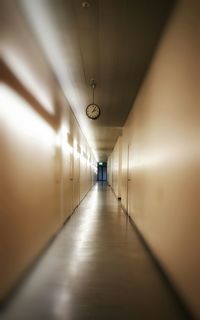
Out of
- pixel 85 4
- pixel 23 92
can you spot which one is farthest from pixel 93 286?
pixel 85 4

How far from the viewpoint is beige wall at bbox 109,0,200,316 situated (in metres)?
2.30

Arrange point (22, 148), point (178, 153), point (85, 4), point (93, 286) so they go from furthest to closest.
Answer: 1. point (22, 148)
2. point (93, 286)
3. point (85, 4)
4. point (178, 153)

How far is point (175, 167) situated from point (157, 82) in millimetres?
1708

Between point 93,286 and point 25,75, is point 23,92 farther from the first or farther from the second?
point 93,286

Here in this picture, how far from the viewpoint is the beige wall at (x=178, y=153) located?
230 cm

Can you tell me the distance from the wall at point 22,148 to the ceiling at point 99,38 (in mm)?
276

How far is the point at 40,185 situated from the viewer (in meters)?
4.04

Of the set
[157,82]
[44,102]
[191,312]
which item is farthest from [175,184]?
[44,102]

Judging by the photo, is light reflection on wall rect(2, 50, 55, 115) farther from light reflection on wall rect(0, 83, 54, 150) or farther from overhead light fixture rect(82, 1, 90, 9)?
overhead light fixture rect(82, 1, 90, 9)

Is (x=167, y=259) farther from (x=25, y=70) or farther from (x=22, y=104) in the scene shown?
(x=25, y=70)

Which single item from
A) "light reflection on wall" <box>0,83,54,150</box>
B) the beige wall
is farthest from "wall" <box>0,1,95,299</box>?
the beige wall

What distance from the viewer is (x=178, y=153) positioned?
280 centimetres

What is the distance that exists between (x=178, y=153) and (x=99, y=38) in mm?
2143

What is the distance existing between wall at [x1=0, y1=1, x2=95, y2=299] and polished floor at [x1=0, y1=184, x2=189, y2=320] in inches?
9.7
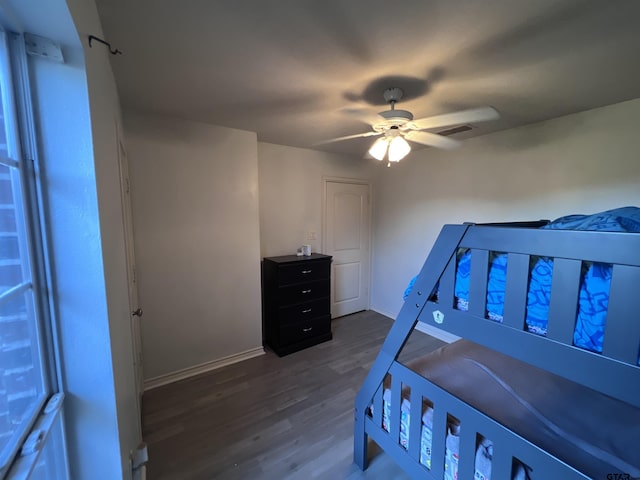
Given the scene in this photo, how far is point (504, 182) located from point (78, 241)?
131 inches

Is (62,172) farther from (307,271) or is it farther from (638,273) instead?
(307,271)

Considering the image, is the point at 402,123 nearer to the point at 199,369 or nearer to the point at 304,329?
the point at 304,329

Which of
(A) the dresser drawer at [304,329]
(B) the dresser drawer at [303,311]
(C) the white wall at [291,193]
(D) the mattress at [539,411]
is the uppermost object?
(C) the white wall at [291,193]

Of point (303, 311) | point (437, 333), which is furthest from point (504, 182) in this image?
point (303, 311)

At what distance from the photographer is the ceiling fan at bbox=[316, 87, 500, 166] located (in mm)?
1559

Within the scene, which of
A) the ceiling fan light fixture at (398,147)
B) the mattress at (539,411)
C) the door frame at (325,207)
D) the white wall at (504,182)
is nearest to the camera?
the mattress at (539,411)

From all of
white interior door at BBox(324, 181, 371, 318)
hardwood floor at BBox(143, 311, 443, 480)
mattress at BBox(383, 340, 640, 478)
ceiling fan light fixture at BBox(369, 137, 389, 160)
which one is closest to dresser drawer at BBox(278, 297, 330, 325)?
hardwood floor at BBox(143, 311, 443, 480)

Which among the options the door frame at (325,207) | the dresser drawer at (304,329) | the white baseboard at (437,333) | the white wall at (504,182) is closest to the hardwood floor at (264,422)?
the dresser drawer at (304,329)

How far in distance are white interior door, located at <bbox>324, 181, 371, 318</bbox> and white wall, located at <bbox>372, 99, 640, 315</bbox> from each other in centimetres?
19

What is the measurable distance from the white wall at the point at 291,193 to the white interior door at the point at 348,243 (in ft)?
0.65

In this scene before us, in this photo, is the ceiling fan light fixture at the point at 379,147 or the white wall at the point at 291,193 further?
the white wall at the point at 291,193

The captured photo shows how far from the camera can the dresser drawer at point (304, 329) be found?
2.86 m

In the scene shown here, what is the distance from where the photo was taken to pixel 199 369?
251 cm

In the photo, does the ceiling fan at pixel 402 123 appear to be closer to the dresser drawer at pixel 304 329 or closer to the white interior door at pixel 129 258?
the white interior door at pixel 129 258
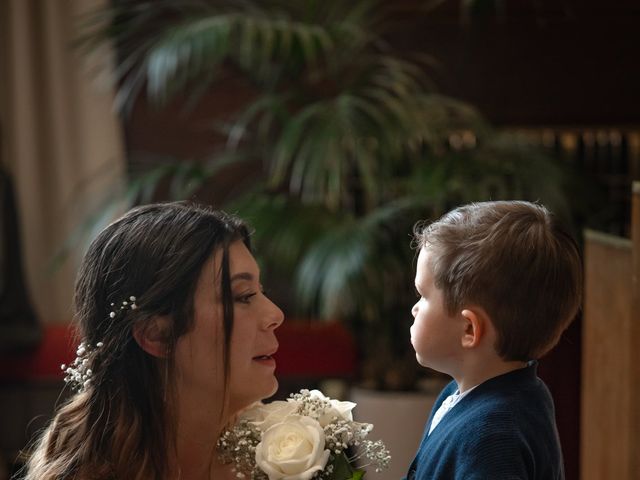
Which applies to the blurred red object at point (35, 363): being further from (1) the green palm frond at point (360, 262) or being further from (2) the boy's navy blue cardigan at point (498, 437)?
(2) the boy's navy blue cardigan at point (498, 437)

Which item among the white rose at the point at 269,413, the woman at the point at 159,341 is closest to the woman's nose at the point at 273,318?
the woman at the point at 159,341

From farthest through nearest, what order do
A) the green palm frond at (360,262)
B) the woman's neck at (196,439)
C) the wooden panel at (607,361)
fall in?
the green palm frond at (360,262), the wooden panel at (607,361), the woman's neck at (196,439)

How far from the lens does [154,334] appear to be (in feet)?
5.92

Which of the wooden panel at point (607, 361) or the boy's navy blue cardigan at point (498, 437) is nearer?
the boy's navy blue cardigan at point (498, 437)

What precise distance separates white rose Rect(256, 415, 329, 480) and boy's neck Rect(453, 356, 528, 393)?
10.2 inches

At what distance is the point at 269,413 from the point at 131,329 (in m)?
0.27

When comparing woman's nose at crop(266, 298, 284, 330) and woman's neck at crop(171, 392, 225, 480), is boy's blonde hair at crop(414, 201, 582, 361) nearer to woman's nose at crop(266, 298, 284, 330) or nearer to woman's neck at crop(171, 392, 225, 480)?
woman's nose at crop(266, 298, 284, 330)

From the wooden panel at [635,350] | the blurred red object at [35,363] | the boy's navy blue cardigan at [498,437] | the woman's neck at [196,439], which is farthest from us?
the blurred red object at [35,363]

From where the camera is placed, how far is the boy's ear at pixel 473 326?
67.2 inches

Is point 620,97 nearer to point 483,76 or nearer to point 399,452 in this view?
point 483,76

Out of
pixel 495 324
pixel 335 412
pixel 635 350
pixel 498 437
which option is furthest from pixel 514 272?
pixel 635 350

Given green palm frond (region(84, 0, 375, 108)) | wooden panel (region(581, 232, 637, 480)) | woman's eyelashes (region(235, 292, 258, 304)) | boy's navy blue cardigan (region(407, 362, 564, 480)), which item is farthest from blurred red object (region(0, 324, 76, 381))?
boy's navy blue cardigan (region(407, 362, 564, 480))

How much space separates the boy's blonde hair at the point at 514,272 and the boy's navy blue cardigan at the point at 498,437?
6 cm

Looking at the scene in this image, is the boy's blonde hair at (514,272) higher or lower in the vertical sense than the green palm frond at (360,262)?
higher
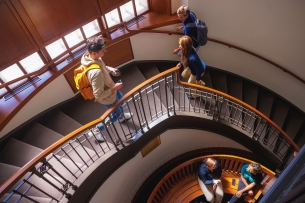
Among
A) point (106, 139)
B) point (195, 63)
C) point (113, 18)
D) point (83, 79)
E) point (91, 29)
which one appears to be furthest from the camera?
point (113, 18)

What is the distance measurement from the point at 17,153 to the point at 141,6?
4134 mm

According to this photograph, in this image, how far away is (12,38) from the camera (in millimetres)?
3545

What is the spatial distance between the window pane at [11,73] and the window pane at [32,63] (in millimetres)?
126

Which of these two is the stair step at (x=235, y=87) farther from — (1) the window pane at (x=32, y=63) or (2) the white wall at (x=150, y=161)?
(1) the window pane at (x=32, y=63)

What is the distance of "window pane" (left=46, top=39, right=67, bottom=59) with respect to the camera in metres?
4.46

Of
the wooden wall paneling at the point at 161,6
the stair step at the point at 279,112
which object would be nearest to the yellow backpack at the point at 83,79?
the wooden wall paneling at the point at 161,6

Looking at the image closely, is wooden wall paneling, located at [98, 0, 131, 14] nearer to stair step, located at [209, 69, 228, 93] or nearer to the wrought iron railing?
the wrought iron railing

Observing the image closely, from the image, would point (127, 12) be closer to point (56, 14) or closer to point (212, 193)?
point (56, 14)

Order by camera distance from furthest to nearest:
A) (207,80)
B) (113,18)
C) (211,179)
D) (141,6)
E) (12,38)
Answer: (207,80)
(141,6)
(211,179)
(113,18)
(12,38)

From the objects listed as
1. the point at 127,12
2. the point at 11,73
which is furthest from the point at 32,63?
the point at 127,12

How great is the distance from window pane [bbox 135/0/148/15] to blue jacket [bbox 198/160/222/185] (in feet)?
12.8

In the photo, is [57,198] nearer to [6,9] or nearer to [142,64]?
[6,9]

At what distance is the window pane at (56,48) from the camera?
4.46 meters

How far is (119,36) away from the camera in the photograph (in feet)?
16.4
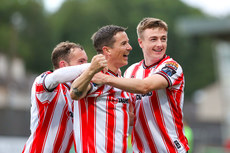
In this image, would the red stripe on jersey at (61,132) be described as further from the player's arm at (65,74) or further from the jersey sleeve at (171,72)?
the jersey sleeve at (171,72)

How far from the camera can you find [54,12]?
67.1 m

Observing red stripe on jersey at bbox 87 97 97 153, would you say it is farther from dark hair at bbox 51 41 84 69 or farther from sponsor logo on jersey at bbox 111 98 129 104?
dark hair at bbox 51 41 84 69

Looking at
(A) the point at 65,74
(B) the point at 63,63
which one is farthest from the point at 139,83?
(B) the point at 63,63

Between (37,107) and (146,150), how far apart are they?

▸ **JOB**
Please edit the part of the items that opens with the first line and closes with the line containing "4. point (178, 153)", changing "viewpoint" to "camera" and leaving everything else as it is. Give back only those lines, without the pictures.

▸ **OUTPUT FOR THIS EXERCISE**
Out of
- pixel 85 4
- pixel 23 92
can you spot which one is farthest from pixel 93 286?
pixel 85 4

How far from the camera is beige wall at bbox 109,0,200,316 situated (in metres)?
2.30

Arrange point (22, 148), point (178, 153), point (85, 4), point (93, 286) so they go from furthest to closest.
Answer: 1. point (22, 148)
2. point (93, 286)
3. point (85, 4)
4. point (178, 153)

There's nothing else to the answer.